## BEGIN

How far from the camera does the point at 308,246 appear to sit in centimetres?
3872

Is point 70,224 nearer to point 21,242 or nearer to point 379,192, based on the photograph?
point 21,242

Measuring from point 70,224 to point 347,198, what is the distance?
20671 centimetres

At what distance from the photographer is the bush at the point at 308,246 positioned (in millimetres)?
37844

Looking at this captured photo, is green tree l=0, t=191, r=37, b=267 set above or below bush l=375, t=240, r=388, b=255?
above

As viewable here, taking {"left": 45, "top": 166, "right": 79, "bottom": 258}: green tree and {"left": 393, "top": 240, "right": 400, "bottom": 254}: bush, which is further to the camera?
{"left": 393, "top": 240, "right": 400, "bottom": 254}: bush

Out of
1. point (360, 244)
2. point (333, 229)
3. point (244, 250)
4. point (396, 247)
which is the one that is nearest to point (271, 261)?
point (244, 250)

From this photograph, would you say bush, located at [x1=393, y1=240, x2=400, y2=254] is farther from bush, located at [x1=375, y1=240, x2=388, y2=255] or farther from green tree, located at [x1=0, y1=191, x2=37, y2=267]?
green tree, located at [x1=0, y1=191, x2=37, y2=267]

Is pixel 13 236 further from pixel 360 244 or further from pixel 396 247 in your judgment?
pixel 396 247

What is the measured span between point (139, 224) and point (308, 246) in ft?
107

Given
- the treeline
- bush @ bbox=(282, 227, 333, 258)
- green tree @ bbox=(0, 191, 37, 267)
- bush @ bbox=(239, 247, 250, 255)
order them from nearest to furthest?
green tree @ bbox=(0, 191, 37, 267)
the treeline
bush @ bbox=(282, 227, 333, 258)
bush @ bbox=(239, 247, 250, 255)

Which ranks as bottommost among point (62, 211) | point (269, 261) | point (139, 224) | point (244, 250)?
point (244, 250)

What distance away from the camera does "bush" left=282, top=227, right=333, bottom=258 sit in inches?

## END

Please copy out each of the rows above, word for word.

How far from the camera does the point at 308,246 appear to sit in centimetres?
3872

Is point 70,224 nearer to point 21,242 or nearer to point 379,192, based on the photograph?
point 21,242

Measuring from point 70,224 to point 347,198, what is the distance?
20671 centimetres

At what distance from the photographer is the bush at the point at 308,246 positioned (in millimetres)?
37844

Looking at this captured photo, is green tree l=0, t=191, r=37, b=267 set above or below bush l=375, t=240, r=388, b=255?
above

As viewable here, taking {"left": 45, "top": 166, "right": 79, "bottom": 258}: green tree and {"left": 393, "top": 240, "right": 400, "bottom": 254}: bush, which is further to the camera?
{"left": 393, "top": 240, "right": 400, "bottom": 254}: bush

Out of
1. point (360, 244)
2. point (333, 229)
3. point (244, 250)
4. point (396, 247)
which is the one that is nearest to point (271, 261)?
point (244, 250)

From this photograph, would you say bush, located at [x1=393, y1=240, x2=400, y2=254] is farther from bush, located at [x1=375, y1=240, x2=388, y2=255] or farther from green tree, located at [x1=0, y1=191, x2=37, y2=267]?
green tree, located at [x1=0, y1=191, x2=37, y2=267]

Is pixel 13 236 further from pixel 360 244 or further from pixel 396 247 in your judgment?
pixel 396 247

What is the measured span between point (139, 224) and point (308, 246) in ft?
107

Given
- the treeline
- bush @ bbox=(282, 227, 333, 258)
- green tree @ bbox=(0, 191, 37, 267)
- bush @ bbox=(239, 247, 250, 255)
order them from nearest to furthest?
green tree @ bbox=(0, 191, 37, 267)
the treeline
bush @ bbox=(282, 227, 333, 258)
bush @ bbox=(239, 247, 250, 255)

Which ranks as bottommost among point (62, 211) | point (269, 261) | point (139, 224) | point (244, 250)?
point (244, 250)

What distance away from the camera does "bush" left=282, top=227, right=333, bottom=258 sit in inches?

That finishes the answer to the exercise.